— Begin SELECTED PASSAGE —

Excel Alternative: Want More Capable Data Analytics Software Used By GE, For Free?
Sure, Microsoft Excel is perfect for entering data in rows and columns. But what if you want to quickly find practical meaning in your data that allows you to take action and make better data-driven decisions? For example, what if you wanted to learn how many steps you should take to sleep better tonight based on your smartwatch data history?
I’ve been helping companies and organizations find meaning in their data throughout my career, and I recently wanted more value out of my Garmin smartwatch and weight scale data. And I didn't want to write a single line of code.
I quickly ran into roadblocks and discovered a much more powerful alternative to Excel that hopefully will help you too! Large companies like GE, Cisco, Morgan Stanley, and Levi's pay for their employees to use this powerful alternative to Excel. Surprisingly, this same tool is full-featured and 100% free for individual users like you!
The best way to reveal this little-known secret is to walk you through my data analytics project so you can determine whether you've had similar challenges and objectives and whether this solution can work for you too. Here's what you need to know:
Data Analytics Project Background
Data Analytics Project Approach
Excel Alternative Revealed
Data Analytics Project Background
I was frustrated that the Garmin smartwatches I’ve been wearing for ten years could only give me charts on individual metrics. It only shows me, for instance, how my weight, step count, sleep, stress, or resting heart rate changes over time.
While this has helped me, I wanted something more useful. I wanted to learn how all the metrics from my devices were related, if at all. If so, I would like to identify which metrics I could change to improve other metrics tied to my goals, like reducing stress and improving sleep quality.
To get started, I needed data. I asked Garmin for my data, and they sent me a folder of 246MB with no less than 1117 files in JSON format. If you're unfamiliar with JSON, it's simply a text file with data stored in 'keys' and 'values' vs. a spreadsheet with rows and columns. This is what two nights of sleep data from a Garmin JSON file looks like when you open it up in a text editor:
As is, this isn’t very useful. The parts left of the colon (keys) appear the same each day, while the pieces on the right side (values) seem to change daily. This data would be easier to work with if each key was a column in a familiar spreadsheet and the corresponding value was in a row under this column.
If I could reshape this data into multiple columns with one row per day, I could add additional columns with metrics from the other files, like the number of daily steps corresponding to each day.
If I could do this, I might get closer to understanding how all these different factors relate to each other daily and what I can do tomorrow to change any of them to improve the aspects tied to my goals, like lower stress for better heart health.
I also requested and downloaded my Google location data because I thought it might be possible that travel impacted my health stats. Google provided me with over 2GB of location data in JSON files.

— End SELECTED PASSAGE —
— Begin DATASET CONTENT —

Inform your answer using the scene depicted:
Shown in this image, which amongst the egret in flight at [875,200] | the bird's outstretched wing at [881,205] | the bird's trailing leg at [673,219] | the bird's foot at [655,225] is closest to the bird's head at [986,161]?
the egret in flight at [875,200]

— End DATASET CONTENT —

• _WHAT YOU SHOULD DO_
Set down, word for word, the passage of the Excel alternative article above from "I’ve been helping" up to and including "users like you!".

• _TASK OUTPUT_
I’ve been helping companies and organizations find meaning in their data throughout my career, and I recently wanted more value out of my Garmin smartwatch and weight scale data. And I didn't want to write a single line of code.
I quickly ran into roadblocks and discovered a much more powerful alternative to Excel that hopefully will help you too! Large companies like GE, Cisco, Morgan Stanley, and Levi's pay for their employees to use this powerful alternative to Excel. Surprisingly, this same tool is full-featured and 100% free for individual users like you!